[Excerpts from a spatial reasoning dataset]

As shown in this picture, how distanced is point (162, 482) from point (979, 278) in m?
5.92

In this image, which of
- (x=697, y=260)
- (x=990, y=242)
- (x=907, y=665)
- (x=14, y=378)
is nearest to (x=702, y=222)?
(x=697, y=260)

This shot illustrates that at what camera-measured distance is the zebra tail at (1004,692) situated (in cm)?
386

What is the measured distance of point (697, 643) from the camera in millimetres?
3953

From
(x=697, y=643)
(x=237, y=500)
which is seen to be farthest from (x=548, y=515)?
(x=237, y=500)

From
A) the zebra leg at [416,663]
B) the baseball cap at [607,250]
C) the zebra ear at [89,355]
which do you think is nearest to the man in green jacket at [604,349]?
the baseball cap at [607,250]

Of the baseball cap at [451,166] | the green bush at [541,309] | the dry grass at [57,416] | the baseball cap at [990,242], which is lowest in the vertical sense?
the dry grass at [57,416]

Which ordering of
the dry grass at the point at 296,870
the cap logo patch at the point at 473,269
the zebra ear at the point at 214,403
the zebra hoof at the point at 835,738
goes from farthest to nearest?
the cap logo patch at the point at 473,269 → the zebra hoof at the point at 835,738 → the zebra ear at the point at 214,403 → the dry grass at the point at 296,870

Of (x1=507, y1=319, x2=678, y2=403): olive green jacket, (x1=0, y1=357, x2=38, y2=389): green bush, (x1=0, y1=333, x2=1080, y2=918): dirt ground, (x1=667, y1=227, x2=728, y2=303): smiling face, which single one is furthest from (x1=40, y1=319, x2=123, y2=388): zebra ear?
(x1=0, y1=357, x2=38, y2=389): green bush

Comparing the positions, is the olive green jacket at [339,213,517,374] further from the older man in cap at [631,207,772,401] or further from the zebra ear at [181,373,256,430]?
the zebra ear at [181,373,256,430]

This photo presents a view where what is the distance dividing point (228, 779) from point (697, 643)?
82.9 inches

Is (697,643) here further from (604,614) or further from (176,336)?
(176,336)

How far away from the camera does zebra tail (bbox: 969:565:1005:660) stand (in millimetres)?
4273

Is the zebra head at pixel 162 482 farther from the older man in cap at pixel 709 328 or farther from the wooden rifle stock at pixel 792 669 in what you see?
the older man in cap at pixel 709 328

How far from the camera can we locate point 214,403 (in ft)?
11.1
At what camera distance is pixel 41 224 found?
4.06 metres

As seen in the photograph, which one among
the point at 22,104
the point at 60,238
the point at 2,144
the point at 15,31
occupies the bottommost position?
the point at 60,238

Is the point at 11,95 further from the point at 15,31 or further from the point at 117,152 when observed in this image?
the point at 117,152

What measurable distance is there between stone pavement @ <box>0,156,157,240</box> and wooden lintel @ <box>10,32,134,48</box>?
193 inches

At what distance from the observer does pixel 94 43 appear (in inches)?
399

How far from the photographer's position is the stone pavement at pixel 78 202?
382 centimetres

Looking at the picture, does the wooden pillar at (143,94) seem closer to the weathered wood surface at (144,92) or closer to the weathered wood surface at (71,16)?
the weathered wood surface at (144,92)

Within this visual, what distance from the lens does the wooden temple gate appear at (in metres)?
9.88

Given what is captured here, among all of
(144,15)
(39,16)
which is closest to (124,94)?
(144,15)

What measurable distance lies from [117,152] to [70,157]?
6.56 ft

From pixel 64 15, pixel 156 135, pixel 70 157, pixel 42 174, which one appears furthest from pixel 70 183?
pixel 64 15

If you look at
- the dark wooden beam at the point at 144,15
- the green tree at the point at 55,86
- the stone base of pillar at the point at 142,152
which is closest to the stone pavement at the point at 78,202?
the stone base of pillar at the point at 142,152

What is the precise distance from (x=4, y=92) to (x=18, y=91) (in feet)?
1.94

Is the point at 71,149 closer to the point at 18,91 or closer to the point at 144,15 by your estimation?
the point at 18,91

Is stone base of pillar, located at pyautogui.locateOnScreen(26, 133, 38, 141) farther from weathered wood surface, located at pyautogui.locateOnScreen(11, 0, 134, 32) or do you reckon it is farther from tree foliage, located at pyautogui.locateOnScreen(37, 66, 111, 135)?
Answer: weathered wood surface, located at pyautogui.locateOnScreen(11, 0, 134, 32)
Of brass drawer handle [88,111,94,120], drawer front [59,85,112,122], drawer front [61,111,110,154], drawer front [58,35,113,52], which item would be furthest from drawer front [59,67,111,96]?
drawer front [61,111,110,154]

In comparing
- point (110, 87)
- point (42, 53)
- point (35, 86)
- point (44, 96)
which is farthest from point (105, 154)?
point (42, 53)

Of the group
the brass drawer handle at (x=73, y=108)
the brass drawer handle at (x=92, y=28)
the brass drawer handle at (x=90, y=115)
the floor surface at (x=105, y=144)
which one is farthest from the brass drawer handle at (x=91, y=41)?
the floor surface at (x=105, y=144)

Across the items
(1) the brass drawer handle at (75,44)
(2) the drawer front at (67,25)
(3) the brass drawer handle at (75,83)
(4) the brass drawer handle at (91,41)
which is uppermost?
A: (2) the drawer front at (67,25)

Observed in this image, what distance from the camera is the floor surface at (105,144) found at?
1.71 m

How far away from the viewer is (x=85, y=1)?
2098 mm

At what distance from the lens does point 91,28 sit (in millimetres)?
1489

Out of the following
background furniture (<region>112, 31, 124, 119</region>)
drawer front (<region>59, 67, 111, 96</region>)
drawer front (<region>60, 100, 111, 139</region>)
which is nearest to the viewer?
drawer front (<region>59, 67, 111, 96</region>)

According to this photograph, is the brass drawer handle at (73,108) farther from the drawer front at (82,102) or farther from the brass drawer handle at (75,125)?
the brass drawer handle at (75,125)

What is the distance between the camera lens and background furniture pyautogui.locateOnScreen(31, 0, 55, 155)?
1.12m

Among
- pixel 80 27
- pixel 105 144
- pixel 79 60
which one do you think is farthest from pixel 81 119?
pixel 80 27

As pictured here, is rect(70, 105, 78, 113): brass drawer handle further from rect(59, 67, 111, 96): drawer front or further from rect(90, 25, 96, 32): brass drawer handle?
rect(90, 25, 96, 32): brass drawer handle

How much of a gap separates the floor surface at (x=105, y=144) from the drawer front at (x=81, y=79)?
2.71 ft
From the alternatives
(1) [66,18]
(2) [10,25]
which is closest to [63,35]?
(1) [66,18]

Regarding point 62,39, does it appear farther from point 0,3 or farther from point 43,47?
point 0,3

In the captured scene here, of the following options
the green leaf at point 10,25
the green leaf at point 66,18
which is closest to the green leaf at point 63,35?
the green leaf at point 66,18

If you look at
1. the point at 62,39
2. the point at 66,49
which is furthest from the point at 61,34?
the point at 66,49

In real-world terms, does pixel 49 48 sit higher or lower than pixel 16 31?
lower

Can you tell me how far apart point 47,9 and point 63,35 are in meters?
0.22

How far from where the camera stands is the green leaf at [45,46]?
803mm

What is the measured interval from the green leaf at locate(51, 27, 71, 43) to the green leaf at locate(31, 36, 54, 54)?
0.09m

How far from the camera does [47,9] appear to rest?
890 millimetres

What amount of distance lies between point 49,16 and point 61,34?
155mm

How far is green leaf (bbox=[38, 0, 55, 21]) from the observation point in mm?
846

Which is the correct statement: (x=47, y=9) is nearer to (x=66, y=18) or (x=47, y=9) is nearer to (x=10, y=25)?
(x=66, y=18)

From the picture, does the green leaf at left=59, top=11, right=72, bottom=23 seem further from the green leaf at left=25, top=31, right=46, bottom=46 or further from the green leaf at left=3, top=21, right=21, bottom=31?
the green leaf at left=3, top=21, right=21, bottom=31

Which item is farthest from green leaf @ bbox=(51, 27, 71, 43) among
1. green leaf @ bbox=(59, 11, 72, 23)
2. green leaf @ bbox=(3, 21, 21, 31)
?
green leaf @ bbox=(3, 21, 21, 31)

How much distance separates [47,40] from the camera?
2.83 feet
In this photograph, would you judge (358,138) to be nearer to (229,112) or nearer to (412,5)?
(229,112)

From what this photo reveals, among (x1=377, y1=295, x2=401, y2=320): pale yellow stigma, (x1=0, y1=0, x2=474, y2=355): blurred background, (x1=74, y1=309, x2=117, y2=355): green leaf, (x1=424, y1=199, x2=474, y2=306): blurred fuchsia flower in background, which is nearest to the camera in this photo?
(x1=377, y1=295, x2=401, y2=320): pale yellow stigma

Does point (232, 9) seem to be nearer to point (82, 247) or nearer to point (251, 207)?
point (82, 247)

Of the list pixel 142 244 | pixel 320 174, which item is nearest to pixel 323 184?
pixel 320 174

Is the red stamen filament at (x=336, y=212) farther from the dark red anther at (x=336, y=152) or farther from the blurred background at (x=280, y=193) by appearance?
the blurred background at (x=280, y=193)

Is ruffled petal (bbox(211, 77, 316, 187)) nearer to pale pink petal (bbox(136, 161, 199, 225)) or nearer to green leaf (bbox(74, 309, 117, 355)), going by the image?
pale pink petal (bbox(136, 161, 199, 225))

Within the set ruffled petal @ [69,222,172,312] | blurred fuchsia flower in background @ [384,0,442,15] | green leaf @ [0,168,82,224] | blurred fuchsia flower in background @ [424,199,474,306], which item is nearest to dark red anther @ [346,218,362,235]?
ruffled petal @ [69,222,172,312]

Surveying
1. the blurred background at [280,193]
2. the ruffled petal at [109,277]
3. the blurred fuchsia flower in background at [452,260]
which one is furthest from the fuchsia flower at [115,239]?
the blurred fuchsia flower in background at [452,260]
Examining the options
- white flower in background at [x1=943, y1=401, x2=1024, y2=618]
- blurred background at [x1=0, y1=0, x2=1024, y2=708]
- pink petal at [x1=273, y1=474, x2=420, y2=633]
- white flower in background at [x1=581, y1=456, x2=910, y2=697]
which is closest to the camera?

### Challenge:
Retype the records word for word, everything from the line containing "How far from the photographer's" down to the line containing "Answer: weathered wood", with both of those lines included.

### Answer in full:
How far from the photographer's position is the stone pavement at pixel 78 202?
382 centimetres

Looking at the picture, does the wooden pillar at (143,94) seem closer to the weathered wood surface at (144,92) or closer to the weathered wood surface at (71,16)?
the weathered wood surface at (144,92)

Within this visual, what distance from the lens does the wooden temple gate appear at (in metres)?
9.88

Given what is captured here, among all of
(144,15)
(39,16)
which is closest to (124,94)?
(144,15)

What measurable distance lies from [117,152] to [70,157]?
6.56 ft

From pixel 64 15, pixel 156 135, pixel 70 157, pixel 42 174, which one appears furthest from pixel 70 183?
pixel 64 15

If you look at
- the dark wooden beam at the point at 144,15
- the green tree at the point at 55,86
- the stone base of pillar at the point at 142,152
which is closest to the stone pavement at the point at 78,202?
the stone base of pillar at the point at 142,152

What is the precise distance from (x=4, y=92) to (x=18, y=91) (in feet)?
1.94

Is the point at 71,149 closer to the point at 18,91 or closer to the point at 144,15 by your estimation?
the point at 18,91

Is stone base of pillar, located at pyautogui.locateOnScreen(26, 133, 38, 141) farther from weathered wood surface, located at pyautogui.locateOnScreen(11, 0, 134, 32) or do you reckon it is farther from tree foliage, located at pyautogui.locateOnScreen(37, 66, 111, 135)?
Answer: weathered wood surface, located at pyautogui.locateOnScreen(11, 0, 134, 32)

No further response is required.